La séance publique du 14 décembre 2018


En 2019, la solidarité reste la priorité du Département et son premier poste de dépenses. Sans accroître la pression fiscale.

La solidarité envers les plus fragiles reste la priorité du Département qui lui consacre en 2019 plus de 831 M€, soit 56 % de ses dépenses totales de fonctionnement, au profit des personnes âgées et en situation de handicap, de la protection de l’enfance et de la petite enfance, ou encore, de l’insertion. Il reste par ailleurs le plus gros investisseur d’Île-de-France. « Cette année 523 M€ seront investis. Le Département va même au-delà de ses compétences obligatoires pour renforcer l’attractivité du territoire », explique Pierre-Christophe Baguet, vice-président chargé des finances et du budget. Preuve de ce volontarisme, l’aménagement de lignes de tramways ou le soutien aux prolongements du RER E (Eole) vers l’Ouest et des lignes 4 et 14 du métro. Le Département va aussi contribuer à hauteur de 30 M€ aux charges et dépenses d’investissement de l’établissement public Paris La Défense qui gère et aménage le quartier d’affaires.

Pourtant des contraintes toujours plus fortes pèsent sur ce budget qui est le premier dans le cadre du « pacte » de plafonnement des dépenses de fonctionnement imposée par l'Etat, sur la période 2018-2022, aux collectivités territoriales. « L’évolution annuelle de nos dépenses a été plafonnée à 1,05 % en dépit des efforts déjà consentis. Une fois de plus la réduction des dépenses publiques pèse davantage sur les collectivités que sur l’État », regrette Patrick Devedjian qui rappelle aussi que la dotation globale de fonctionnement versée par l’État « a diminué des deux tiers depuis 2013 ».

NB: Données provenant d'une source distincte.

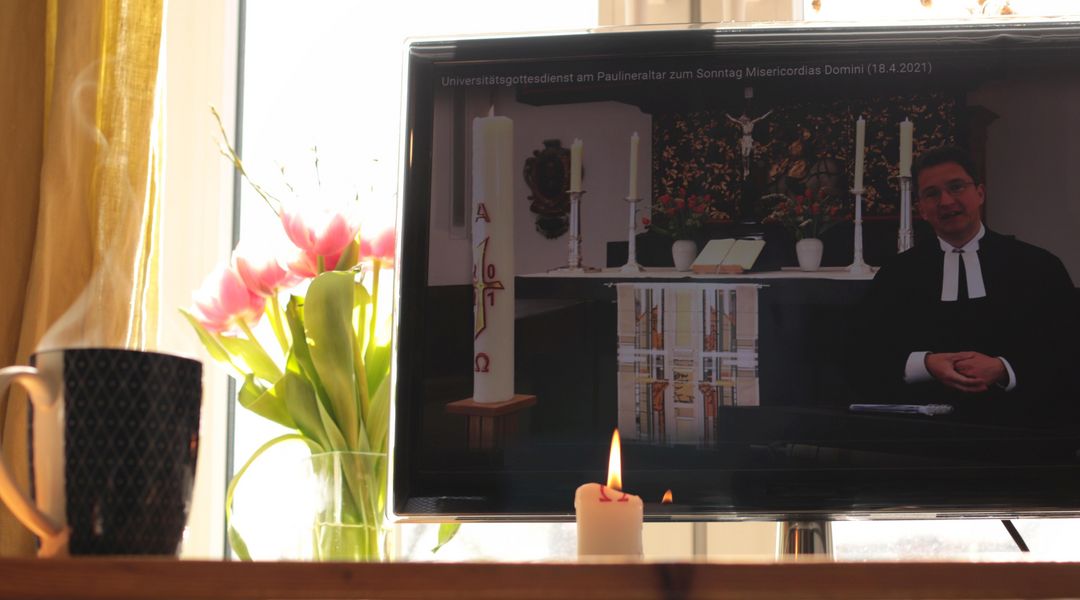 Auf einem Schreibtisch steht ein Bildschirm, worauf ein Video des Universitätsgottesdienstes läuft. Daneben steht ein Straß Tulpen, eine Kerze und eine dampfende Kaffeetasse.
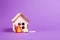 burning wooden model of a house, fire cut out of felt, purple background copy space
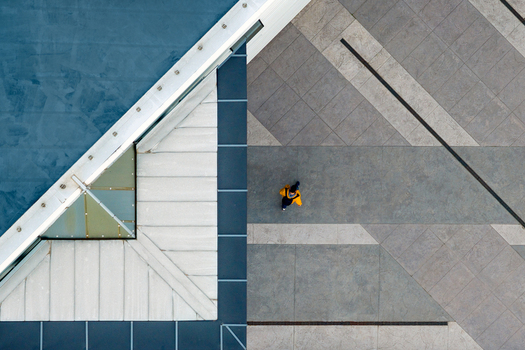 Aerial view of a person in a yellow jacket walking across a geometric paved plaza next to a modern building roof in Belgrade City of Belgrade Serbia. Aerial view of a person in a yellow jacket walking across a geometric paved plaza next to a modern building roof in Belgrade City of Belgrade Serbia.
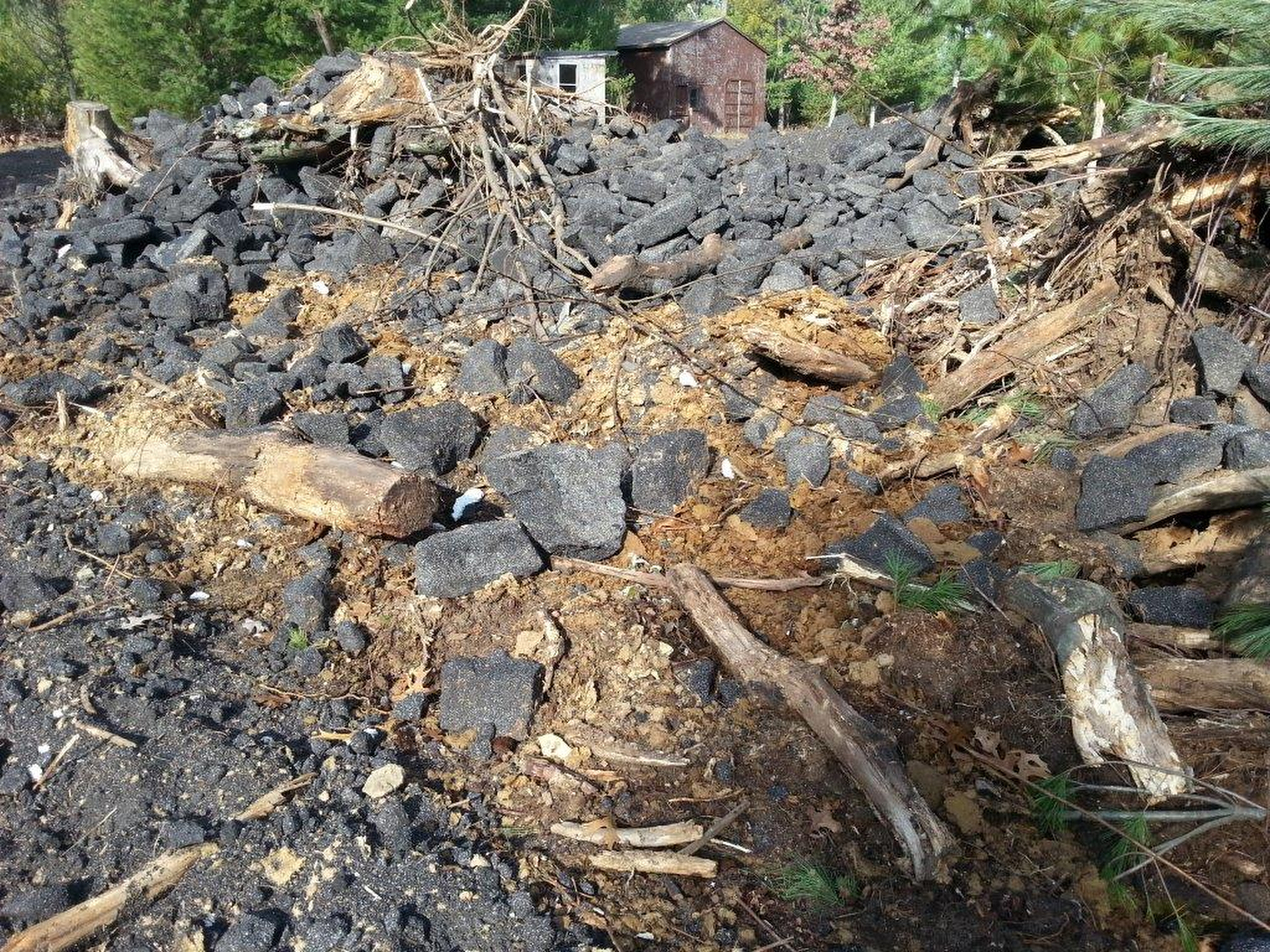 Roofing material is piled up on the Elk Avenue property in Adams County during a DNR inspection in 2015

Toutes ces actions s’inscrivent dans un cadre financier sain. Au 5e rang des départements les moins endettés de France, le Département porte ses investissements sur sa seule capacité d’autofinancement. « Notre cap financier est salué par l’agence Standard & Poor’s qui nous accorde une note long terme de AA plafonnée à celle de l’État et évalue même la qualité de crédit intrinsèque des Hauts-de-Seine à "aa+" supérieure à celle de l’État », précise Pierre-Christophe Baguet. Standard & Poor’s estime notamment que le Département devrait continuer à se désendetter en 2019 et 2020, malgré le maintien de dépenses d’investissements élevées. Depuis 2015, il n’a contracté aucun nouvel emprunt sur son budget principal et se dégage ainsi des marges de manœuvre pour l'année à venir.

Cette gestion rigoureuse et transparente s’appuie aussi sur les mutualisations menées depuis deux ans avec les Yvelines. Elle autorise un taux de la taxe foncière inchangé depuis dix ans à 7,08 %, soit « le plus bas de France après Paris ». Le taux moyen au niveau national est de 16,36%…

Dernier grand axe de ce budget, l’engagement du Département dans la solidarité territoriale à l’échelle de l’Île-de-France, par la création d’un fonds de solidarité interdépartemental d’investissement doté de 150 M€ en 2019, financé par les Hauts-de-Seine à 41 %. Ce nouveau mécanisme de redistribution intervient alors même que la péréquation obligatoire pourrait encore augmenter. « C’est un nouveau modèle que nous opposons aux mécanismes aveugles et sans lisibilité qui nous sont imposés jusqu’ici. Il s’agit cette fois d’une péréquation choisie qui confirme l’échelon départemental dans son rôle majeur d’investisseur public », souligne Patrick Devedjian. Si le budget n’a été voté que par la seule majorité départementale, la mesure a été adoptée à l’unanimité.